AIM A ::
Which distinct Arabic numerals appear in the tithes excerpt? List each one only once.
AIM B ::
Could you duplicate the tithes excerpt word for word, everything from "52. Held also, that" down to "a new trial."?
AIM C ::
Answer these questions about the tithes excerpt:
(i) Within how many years before the action was brought did perception of tithes in kind have to be proved?
(ii) In the action of debt for not setting out tithes, for which party did the jury return its verdict?
(iii) What did the court grant after overruling the objection?

QUOTED TEXT ::

52. Held also, that in an action on this statute, it was necessary to prove perception of tithes in kind, within 40 years before action brought, analogous to the reasoning of the legislature at the time of making the act, which mentions, that to entitle the plaintiff to the action, the tithe must have been paid within 40 years before the making of that act.-9 G. 3. B. R. Kinaston v. Clarke. ii. 234 53. In an action of debt, on the statute, for not setting out tithes, the evidence preponderated on the part of the plaintiff, but the jury returned a verdict for the defendant. On an application for a new trial, it was objected, that this being a penal action, the verdict ought not to be disturbed, merely as being contrary to evidence, unless prevarication appeared, or it was shewn that the jury had been tampered with. But the court overruled the objection, and granted a new trial.

STORED DATA ::
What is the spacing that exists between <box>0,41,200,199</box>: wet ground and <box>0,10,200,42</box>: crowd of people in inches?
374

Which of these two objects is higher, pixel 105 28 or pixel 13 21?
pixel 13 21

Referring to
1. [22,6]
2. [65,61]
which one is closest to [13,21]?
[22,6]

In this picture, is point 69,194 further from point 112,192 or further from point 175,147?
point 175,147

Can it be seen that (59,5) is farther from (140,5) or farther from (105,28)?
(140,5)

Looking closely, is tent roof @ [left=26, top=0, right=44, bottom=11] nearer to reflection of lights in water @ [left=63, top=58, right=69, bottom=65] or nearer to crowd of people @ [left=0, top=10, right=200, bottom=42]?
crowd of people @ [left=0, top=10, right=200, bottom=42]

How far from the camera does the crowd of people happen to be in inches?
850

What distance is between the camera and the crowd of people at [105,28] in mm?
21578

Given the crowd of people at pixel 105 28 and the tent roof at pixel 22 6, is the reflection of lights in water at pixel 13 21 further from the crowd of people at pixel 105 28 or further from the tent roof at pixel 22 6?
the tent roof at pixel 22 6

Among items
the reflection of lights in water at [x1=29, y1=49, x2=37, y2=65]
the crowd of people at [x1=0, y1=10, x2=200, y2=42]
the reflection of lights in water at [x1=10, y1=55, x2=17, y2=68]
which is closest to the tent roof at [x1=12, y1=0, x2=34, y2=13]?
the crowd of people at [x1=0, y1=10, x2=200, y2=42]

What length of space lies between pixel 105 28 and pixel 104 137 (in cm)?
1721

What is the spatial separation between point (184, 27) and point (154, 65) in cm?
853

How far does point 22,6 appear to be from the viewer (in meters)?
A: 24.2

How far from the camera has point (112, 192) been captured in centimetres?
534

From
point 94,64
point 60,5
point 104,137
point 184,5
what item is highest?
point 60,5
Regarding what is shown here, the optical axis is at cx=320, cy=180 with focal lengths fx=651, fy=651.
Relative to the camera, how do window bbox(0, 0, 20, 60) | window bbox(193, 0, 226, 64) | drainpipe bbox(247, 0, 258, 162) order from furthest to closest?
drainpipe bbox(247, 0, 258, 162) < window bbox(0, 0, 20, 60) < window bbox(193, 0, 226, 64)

EXERCISE RESULT A ::
52, 40, 9, 3, 234, 53

EXERCISE RESULT B ::
52. Held also, that in an action on this statute, it was necessary to prove perception of tithes in kind, within 40 years before action brought, analogous to the reasoning of the legislature at the time of making the act, which mentions, that to entitle the plaintiff to the action, the tithe must have been paid within 40 years before the making of that act.-9 G. 3. B. R. Kinaston v. Clarke. ii. 234 53. In an action of debt, on the statute, for not setting out tithes, the evidence preponderated on the part of the plaintiff, but the jury returned a verdict for the defendant. On an application for a new trial, it was objected, that this being a penal action, the verdict ought not to be disturbed, merely as being contrary to evidence, unless prevarication appeared, or it was shewn that the jury had been tampered with. But the court overruled the objection, and granted a new trial.

EXERCISE RESULT C ::
(i) 40 years
(ii) The defendant
(iii) A new trial